April 15th, the absolute, this-is-it deadline for filing taxes, is quickly approaching.  Was this your year of change – did you separate from your spouse, file for divorce and/or receive a divorce judgment from the court?  If so, all of those changes will impact your tax filing status. Parties who have recently gone through the separation and divorce process often ask themselves this time of year:  How do I file?    Who gets to claim the children as dependents on their state and federal tax returns?  Do I file married filing jointly, married filing separately, single or head of household?  Parenting plans, contracts, court orders and IRS regulations all play a role and part in determining which parent gets to claim the children as dependents and who qualifies to file as head of household.
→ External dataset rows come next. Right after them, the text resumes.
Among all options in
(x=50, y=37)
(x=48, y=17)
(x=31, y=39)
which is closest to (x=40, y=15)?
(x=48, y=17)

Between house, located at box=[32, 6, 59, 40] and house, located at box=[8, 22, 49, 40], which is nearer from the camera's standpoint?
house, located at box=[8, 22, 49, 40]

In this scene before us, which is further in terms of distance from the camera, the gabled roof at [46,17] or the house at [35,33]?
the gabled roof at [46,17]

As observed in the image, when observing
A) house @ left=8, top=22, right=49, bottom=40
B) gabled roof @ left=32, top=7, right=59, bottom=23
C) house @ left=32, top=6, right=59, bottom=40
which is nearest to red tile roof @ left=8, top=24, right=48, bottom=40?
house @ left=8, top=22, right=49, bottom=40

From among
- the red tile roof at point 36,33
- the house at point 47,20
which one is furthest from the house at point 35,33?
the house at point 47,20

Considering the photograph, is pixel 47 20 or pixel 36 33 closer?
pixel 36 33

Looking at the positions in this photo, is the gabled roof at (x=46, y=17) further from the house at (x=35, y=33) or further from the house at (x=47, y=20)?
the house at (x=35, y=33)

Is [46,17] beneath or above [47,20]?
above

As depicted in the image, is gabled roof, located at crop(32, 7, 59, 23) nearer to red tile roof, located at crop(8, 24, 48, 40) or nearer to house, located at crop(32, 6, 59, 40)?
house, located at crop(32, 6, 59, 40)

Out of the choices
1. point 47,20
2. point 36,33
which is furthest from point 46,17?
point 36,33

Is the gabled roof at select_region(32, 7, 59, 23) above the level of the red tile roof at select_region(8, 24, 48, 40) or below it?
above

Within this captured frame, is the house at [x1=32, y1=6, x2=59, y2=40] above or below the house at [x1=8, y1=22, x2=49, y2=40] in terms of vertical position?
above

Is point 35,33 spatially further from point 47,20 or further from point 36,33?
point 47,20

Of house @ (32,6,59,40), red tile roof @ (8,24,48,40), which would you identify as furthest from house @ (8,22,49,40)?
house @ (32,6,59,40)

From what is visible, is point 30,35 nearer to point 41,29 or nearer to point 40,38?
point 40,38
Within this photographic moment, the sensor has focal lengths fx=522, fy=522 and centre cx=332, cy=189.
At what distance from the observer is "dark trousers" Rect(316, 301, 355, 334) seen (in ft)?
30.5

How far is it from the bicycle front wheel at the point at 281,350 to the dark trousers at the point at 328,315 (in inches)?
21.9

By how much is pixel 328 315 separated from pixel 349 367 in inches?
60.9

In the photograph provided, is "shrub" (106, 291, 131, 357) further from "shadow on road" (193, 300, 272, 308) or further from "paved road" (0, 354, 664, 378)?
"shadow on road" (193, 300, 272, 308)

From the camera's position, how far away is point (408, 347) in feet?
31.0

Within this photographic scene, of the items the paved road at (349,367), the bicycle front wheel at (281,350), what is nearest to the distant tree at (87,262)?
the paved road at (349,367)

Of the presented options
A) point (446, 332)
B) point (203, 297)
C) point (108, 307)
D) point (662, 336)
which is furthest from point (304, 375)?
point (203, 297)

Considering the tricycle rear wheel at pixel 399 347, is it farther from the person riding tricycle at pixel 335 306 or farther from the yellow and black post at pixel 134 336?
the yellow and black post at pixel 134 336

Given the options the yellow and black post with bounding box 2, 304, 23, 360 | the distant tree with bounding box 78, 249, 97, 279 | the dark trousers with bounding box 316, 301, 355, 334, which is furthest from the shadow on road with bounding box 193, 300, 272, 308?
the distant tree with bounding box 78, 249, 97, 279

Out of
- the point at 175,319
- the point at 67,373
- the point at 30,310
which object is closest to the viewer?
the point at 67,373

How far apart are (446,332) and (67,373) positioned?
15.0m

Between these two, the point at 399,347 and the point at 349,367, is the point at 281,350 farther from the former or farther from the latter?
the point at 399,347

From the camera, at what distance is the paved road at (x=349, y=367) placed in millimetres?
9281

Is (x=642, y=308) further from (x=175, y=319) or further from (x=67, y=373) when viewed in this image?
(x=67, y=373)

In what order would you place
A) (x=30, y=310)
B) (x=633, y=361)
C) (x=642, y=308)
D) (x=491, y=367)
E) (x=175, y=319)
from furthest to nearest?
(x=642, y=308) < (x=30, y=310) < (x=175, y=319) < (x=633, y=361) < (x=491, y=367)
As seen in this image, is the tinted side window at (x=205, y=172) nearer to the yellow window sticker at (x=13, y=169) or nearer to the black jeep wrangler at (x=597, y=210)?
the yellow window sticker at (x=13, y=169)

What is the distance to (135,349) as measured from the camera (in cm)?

The first question you’ll need to consider:  What was your marital status on the last day of the calendar year?  The answer will determine how you file going forward.  If a divorce judgment was entered on December 31th, then you must file as single, but you may be entitled to file as head of household if you maintained a home and were the primary custodian of the children during that tax year.  If you filed a complaint for divorce and the judgment was not entered by December 31st then you may have choices.  Do you file married filing jointly, married filing separately, or do you meet one of the exceptions to file as head of household?  Seeking separate advice from a Certified Public Accountant (CPA) is important.  Most family law attorneys can provide guidance, options and creative ideas when it comes to filing taxes, but they cannot replace the advice and assistance of a CPA.
Income also matters.   When parties are going through a separation and ultimately divorce, deciding who gets to claim the children as dependents (and as a result get the child tax credit) may be of greater value to one party than the other.  If one party stands to gain far more by claiming the exemption (and credit) than the other party, then it may be worth negotiating that issue as part of the separation/divorce process.  Often, family law attorneys refer to this option as a “buy out” where one party “purchases” the exemption for what the other party would have received in a refund had they claimed the children.  It is not always easy to determine, but it is a good option, worthwhile to research and consider.  That said, for many, agreeing to claim the children in alternating years may be an easier solution.
The bottom line is that separation and divorce create another layer of complexity when it comes to the tax season.  It is important to spend the time and finances now to determine the best course of action when filing, versus spending the time and money later to defend an audit.